The Seeking Journey
For millennia, the multiracial druid tribes of the Omdese has sent their members out on a journey when they come of age. The Seeking Journey, as it is called, is meant to teach the druids to blend in with whatever environment they're in, and search for the answer to a set of questions that the elders pose them. The druid also is required to bring back a treasure to place in the ancestral shrine. The Seeking Journey is meant to take at most five years, or they have failed.
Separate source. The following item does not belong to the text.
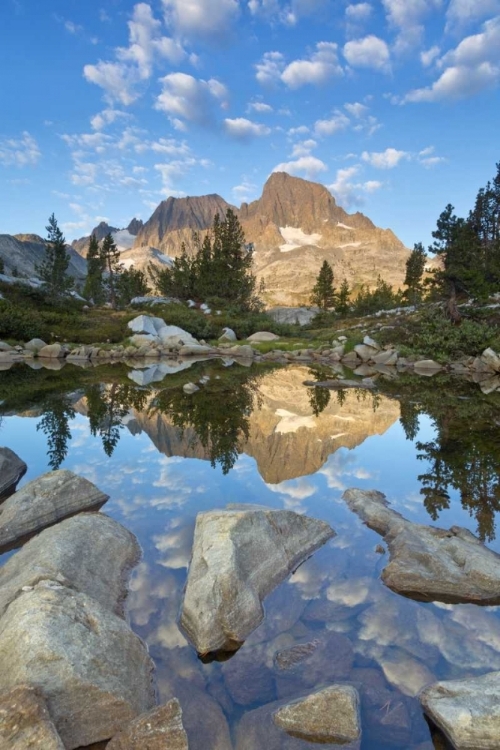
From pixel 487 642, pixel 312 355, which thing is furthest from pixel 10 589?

The questions are listed on a wall, painted with gilded letters in the shrine of questions and answers. Beneath the Question Wall is an arched gate to the Treasure Room, which lays underneath the village, expanded upon with more rooms as time goes on. The person ready to come of age is called to the temple, where they kneel in front of the elders who would start The Posing, where they would give the youngling the questions that they would need to find an answer to. Upon return, the Seeking is made to kneel in the shrine in front of the elders. There are witnesses gathered, including the Seekings adult blood relatives. No one that has not come of age is allowed to witness the Questioning. The youngling that has returned is first required to display the treasure that they brought to the elders, and with the item in front of their knees they are asked the questions that they were given before they started their journey, and they are transcribed word by word into a journal. The questions are five: What is Family?, What is Society?, What is Loyalty?, What is Trust?, What is the World?
After the Questioning, the Questioned walks up to the altar in front of the archway to the treasure room, which is covered by an intricately painted screen which mirrors the one in front of the door to the shrine, where they place the treasure that they have brought on top of the journal with their answers. The treasure doesn't need to actually have a monetary value. It is a treasure because it holds meaning to the person, and it is a gift to the ancestors because it is willingly giving up something that they value. If the ancestral spirits accept the gift, it will be transported to a spot for that person in the treasure chamber. Once this has happened, the elders smear the Questioned's face in paint. When the Questioned emerge from the shrine with that paint on their face, they are considered an adult, and they have finally come of age.
For the last several centuries, The Seeking Journey has become increasingly dangerous, as the Omdese druids make use of their wild shape a lot in a time where shapeshifting is punished by death. Many of the Seeking never return, caught by the Shape Chasers and executed as criminals.